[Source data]
▼

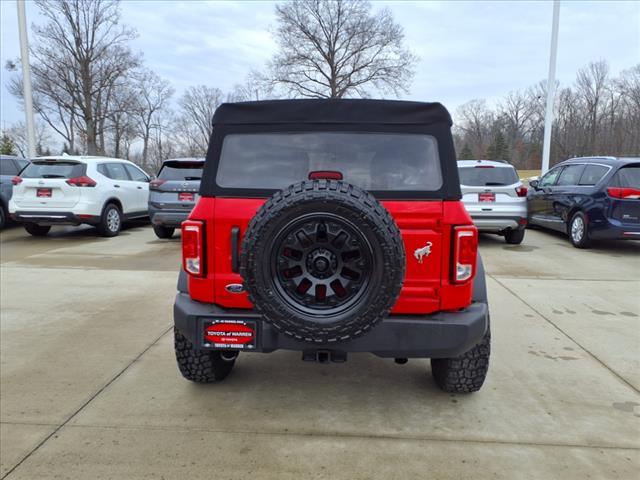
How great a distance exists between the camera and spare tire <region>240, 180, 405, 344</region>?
2.30 metres

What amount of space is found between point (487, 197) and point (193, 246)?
7069 mm

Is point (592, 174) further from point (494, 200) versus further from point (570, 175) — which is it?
point (494, 200)

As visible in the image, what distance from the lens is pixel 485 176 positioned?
8.84 meters

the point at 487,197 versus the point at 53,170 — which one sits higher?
the point at 53,170

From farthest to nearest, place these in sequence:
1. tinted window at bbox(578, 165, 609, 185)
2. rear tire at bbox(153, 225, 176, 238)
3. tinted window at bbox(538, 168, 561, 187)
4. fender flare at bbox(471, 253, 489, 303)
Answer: tinted window at bbox(538, 168, 561, 187), rear tire at bbox(153, 225, 176, 238), tinted window at bbox(578, 165, 609, 185), fender flare at bbox(471, 253, 489, 303)

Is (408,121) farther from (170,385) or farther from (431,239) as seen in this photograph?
(170,385)

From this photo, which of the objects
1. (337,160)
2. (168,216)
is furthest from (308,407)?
(168,216)

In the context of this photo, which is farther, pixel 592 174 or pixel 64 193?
pixel 64 193

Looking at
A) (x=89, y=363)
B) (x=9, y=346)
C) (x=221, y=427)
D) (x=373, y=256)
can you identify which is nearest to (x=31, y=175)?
(x=9, y=346)

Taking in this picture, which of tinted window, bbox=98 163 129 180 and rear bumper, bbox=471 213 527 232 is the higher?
tinted window, bbox=98 163 129 180

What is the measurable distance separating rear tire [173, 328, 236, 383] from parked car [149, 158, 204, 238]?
5.99 meters

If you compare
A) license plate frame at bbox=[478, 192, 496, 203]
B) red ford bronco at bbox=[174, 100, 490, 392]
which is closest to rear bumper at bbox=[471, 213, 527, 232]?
license plate frame at bbox=[478, 192, 496, 203]

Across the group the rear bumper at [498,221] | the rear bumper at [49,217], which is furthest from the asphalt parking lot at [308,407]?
the rear bumper at [49,217]

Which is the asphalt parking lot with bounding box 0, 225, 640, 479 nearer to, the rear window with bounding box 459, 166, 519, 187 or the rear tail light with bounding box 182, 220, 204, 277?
the rear tail light with bounding box 182, 220, 204, 277
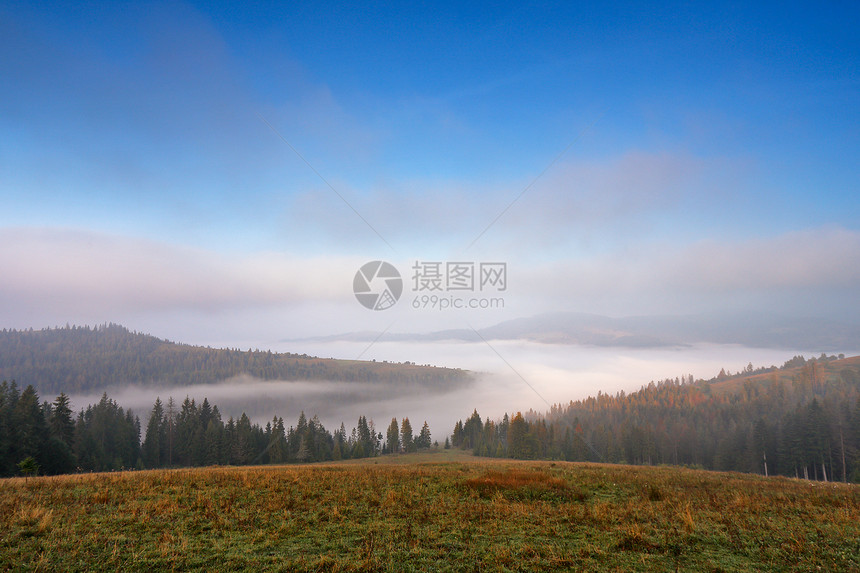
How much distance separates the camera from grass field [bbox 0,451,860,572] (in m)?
9.74

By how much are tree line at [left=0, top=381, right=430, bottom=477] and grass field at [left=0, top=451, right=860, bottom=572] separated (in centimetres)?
5066

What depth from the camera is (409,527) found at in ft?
41.0

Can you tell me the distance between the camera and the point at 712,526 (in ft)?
42.9

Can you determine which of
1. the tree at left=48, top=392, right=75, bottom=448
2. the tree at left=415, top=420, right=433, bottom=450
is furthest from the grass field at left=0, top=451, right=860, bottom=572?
the tree at left=415, top=420, right=433, bottom=450

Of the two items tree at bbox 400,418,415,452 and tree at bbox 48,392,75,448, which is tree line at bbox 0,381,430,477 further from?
tree at bbox 400,418,415,452

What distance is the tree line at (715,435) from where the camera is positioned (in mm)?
72375

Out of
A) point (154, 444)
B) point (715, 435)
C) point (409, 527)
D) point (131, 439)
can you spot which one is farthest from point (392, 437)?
point (409, 527)

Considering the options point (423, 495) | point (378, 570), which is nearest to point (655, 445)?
point (423, 495)

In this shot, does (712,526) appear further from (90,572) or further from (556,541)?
(90,572)

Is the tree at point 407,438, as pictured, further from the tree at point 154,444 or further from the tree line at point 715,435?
the tree at point 154,444

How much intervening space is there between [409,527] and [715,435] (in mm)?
125918

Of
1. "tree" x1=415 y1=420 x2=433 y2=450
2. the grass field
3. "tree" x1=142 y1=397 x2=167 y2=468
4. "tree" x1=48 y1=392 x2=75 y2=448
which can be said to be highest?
the grass field

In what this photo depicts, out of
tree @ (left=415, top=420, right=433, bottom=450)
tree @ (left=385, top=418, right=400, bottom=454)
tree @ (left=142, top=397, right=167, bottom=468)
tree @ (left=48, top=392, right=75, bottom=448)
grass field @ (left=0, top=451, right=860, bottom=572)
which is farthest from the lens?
tree @ (left=415, top=420, right=433, bottom=450)

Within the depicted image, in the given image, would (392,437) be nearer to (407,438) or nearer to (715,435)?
(407,438)
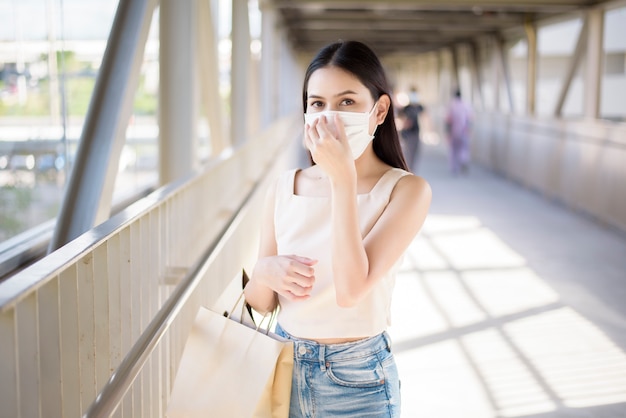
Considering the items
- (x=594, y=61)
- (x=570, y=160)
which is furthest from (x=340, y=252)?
(x=594, y=61)

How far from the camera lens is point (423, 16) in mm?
18031

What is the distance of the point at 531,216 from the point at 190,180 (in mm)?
8747

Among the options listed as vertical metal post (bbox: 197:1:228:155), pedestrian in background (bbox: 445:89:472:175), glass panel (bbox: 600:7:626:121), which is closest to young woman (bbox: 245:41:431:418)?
vertical metal post (bbox: 197:1:228:155)

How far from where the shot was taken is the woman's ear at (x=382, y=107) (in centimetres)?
221

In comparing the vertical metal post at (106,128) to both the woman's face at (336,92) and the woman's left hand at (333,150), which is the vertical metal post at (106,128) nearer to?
the woman's face at (336,92)

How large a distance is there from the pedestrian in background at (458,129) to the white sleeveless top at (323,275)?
53.1 feet

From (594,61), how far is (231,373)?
39.8 feet

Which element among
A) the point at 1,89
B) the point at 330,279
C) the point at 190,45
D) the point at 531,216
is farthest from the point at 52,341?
the point at 531,216

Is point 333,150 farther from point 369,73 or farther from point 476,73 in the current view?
point 476,73

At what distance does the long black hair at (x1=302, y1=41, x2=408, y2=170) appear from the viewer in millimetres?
2096

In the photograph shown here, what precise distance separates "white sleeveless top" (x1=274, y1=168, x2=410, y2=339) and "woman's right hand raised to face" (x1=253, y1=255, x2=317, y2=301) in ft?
0.20

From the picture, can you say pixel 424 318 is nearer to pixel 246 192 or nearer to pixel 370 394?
pixel 246 192

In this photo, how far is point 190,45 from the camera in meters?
6.29

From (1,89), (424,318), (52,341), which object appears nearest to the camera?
(52,341)
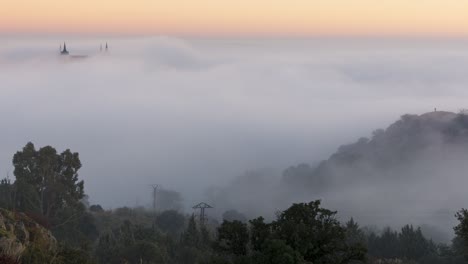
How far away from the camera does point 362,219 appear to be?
165875 millimetres

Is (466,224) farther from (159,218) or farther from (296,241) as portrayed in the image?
(159,218)

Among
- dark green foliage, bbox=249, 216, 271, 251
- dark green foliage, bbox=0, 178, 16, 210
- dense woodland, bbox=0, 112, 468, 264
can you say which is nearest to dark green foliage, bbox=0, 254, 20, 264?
dense woodland, bbox=0, 112, 468, 264

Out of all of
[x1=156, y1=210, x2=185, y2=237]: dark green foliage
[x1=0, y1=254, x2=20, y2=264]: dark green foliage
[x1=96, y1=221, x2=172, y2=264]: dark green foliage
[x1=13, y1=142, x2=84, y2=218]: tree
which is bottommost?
[x1=0, y1=254, x2=20, y2=264]: dark green foliage

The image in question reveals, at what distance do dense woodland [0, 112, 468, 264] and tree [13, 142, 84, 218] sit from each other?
0.10 m

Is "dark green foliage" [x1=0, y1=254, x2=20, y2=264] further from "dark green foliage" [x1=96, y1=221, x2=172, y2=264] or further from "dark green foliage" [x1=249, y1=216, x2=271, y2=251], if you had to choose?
"dark green foliage" [x1=96, y1=221, x2=172, y2=264]

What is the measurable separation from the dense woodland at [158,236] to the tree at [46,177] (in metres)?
0.10

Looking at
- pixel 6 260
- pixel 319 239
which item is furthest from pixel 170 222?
pixel 6 260

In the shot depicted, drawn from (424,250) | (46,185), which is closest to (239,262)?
(46,185)

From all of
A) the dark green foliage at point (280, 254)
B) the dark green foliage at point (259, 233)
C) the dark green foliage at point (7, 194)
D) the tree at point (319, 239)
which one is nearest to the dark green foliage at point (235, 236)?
the dark green foliage at point (259, 233)

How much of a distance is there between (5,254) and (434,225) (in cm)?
15056

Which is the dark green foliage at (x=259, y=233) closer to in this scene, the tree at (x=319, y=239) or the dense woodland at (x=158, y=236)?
the dense woodland at (x=158, y=236)

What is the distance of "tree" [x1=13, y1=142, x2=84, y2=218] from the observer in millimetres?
64500

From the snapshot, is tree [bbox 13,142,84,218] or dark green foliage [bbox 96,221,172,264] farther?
tree [bbox 13,142,84,218]

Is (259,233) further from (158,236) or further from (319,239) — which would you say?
(158,236)
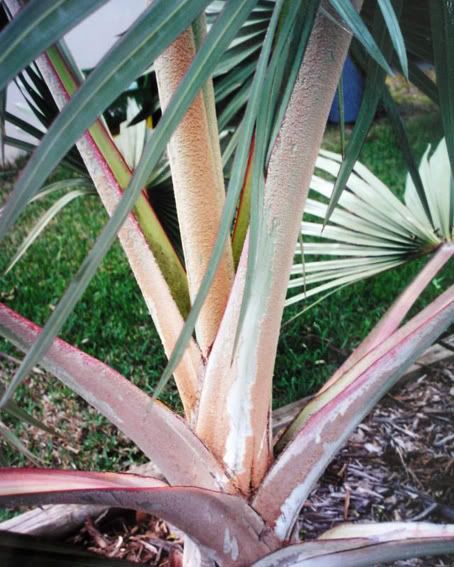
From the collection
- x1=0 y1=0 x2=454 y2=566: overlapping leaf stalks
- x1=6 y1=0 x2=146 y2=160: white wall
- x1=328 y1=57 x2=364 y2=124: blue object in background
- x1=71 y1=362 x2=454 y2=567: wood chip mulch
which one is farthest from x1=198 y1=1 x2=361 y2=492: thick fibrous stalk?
x1=328 y1=57 x2=364 y2=124: blue object in background

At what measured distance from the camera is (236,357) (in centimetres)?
70

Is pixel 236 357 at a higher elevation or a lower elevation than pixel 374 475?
higher

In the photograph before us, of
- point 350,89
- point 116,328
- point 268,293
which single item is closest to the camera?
point 268,293

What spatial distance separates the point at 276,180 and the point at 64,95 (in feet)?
0.91

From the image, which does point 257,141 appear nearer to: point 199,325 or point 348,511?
point 199,325

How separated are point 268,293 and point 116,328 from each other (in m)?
1.11

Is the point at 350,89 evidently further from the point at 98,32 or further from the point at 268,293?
the point at 268,293

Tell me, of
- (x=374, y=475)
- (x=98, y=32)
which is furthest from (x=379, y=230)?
(x=98, y=32)

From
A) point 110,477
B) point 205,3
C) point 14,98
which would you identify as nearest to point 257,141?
point 205,3

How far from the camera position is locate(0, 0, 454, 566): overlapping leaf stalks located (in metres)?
0.55

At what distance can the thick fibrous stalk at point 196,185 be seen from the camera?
2.34ft

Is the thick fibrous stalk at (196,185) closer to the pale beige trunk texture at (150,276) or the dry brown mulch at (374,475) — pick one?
the pale beige trunk texture at (150,276)

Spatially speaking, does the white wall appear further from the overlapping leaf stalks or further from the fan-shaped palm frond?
the overlapping leaf stalks

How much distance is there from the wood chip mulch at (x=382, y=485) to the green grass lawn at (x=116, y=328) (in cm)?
18
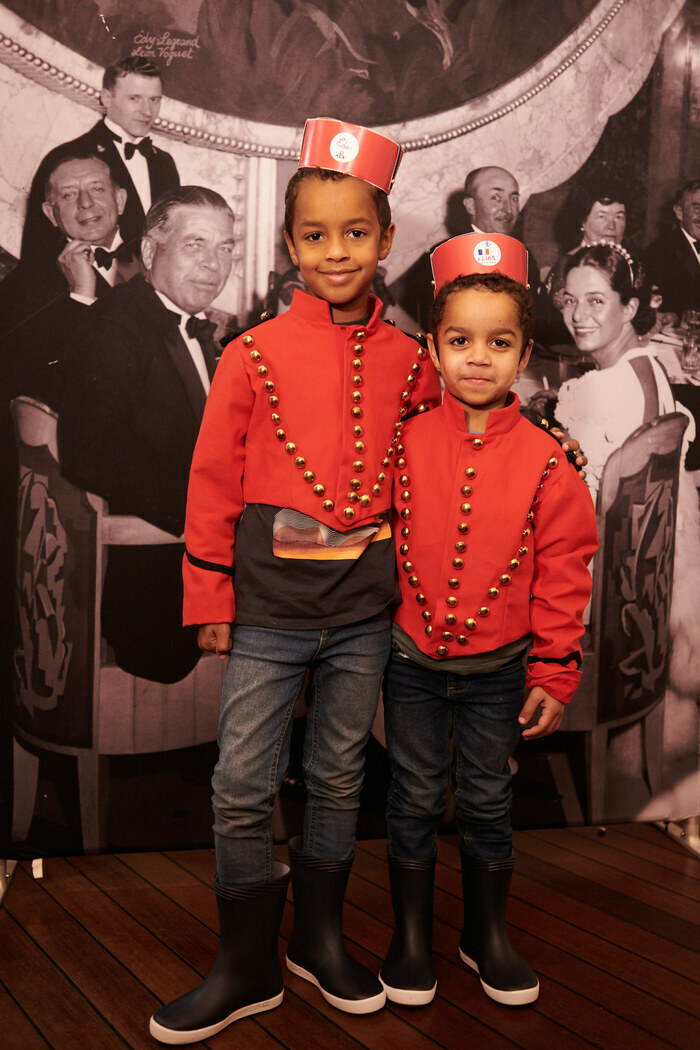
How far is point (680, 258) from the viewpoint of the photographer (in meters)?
2.16

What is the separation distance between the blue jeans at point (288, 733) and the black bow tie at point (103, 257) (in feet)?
2.83

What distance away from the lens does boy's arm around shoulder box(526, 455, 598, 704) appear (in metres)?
1.53

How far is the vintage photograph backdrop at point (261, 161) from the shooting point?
189cm

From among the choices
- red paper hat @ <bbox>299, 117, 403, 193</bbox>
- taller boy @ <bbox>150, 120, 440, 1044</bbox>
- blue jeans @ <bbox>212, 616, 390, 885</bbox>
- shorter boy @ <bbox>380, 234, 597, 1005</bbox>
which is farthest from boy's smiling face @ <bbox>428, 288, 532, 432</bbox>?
blue jeans @ <bbox>212, 616, 390, 885</bbox>

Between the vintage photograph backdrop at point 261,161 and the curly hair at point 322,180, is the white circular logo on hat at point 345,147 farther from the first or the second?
the vintage photograph backdrop at point 261,161

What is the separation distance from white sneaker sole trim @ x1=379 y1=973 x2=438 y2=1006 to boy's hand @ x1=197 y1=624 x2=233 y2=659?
0.63 meters

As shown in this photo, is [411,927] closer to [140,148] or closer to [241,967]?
[241,967]

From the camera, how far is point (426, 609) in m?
1.55

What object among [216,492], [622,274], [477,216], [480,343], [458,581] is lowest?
[458,581]

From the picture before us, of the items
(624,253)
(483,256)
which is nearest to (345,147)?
(483,256)

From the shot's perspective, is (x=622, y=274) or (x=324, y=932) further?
(x=622, y=274)

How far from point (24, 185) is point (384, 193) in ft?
2.61

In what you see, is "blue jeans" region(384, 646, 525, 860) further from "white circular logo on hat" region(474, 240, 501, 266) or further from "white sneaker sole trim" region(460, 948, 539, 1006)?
"white circular logo on hat" region(474, 240, 501, 266)

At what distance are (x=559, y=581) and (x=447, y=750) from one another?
36 centimetres
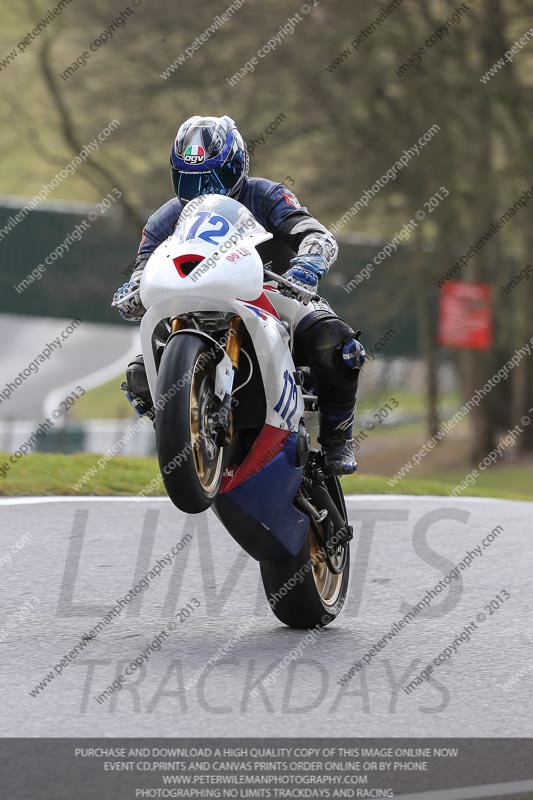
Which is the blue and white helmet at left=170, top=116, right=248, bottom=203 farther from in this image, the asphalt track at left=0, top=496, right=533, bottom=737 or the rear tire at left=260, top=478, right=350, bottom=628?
the asphalt track at left=0, top=496, right=533, bottom=737

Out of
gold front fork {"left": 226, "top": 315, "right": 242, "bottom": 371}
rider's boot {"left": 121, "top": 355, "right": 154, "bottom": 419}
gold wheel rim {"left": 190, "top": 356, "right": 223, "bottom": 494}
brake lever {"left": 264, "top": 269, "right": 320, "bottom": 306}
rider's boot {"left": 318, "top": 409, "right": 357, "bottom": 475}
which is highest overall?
brake lever {"left": 264, "top": 269, "right": 320, "bottom": 306}

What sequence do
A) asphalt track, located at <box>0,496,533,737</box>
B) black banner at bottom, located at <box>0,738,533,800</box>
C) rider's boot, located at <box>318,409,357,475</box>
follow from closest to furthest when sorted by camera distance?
black banner at bottom, located at <box>0,738,533,800</box> → asphalt track, located at <box>0,496,533,737</box> → rider's boot, located at <box>318,409,357,475</box>

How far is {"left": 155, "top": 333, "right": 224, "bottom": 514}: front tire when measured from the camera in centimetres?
459

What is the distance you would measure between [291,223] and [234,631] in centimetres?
167

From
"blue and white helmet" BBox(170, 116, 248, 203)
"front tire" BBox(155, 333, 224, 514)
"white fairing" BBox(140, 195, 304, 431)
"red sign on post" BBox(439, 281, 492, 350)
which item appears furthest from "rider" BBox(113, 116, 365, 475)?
"red sign on post" BBox(439, 281, 492, 350)

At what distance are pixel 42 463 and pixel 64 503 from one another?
2292 mm

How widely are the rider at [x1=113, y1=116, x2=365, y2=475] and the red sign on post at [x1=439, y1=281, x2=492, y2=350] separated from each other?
61.4ft

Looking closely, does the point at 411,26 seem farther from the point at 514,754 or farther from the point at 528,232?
the point at 514,754

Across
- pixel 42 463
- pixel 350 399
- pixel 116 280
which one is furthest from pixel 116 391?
pixel 350 399

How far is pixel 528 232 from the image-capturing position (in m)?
23.1

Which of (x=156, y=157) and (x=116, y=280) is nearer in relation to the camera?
(x=156, y=157)

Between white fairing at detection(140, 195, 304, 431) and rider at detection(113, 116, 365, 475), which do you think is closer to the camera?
white fairing at detection(140, 195, 304, 431)

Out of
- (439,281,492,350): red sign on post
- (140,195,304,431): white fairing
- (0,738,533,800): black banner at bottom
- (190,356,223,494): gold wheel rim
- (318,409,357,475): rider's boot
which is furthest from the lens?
(439,281,492,350): red sign on post

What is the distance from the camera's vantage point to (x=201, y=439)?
4.73m
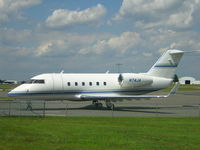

▲

* GIVEN INSTRUCTION *
Locate each line in the listing above that contains the string "plate" and copy those lines out in full.

* SOLUTION TO THIS TASK *
A) license plate frame at bbox=[478, 192, 496, 203]
license plate frame at bbox=[478, 192, 496, 203]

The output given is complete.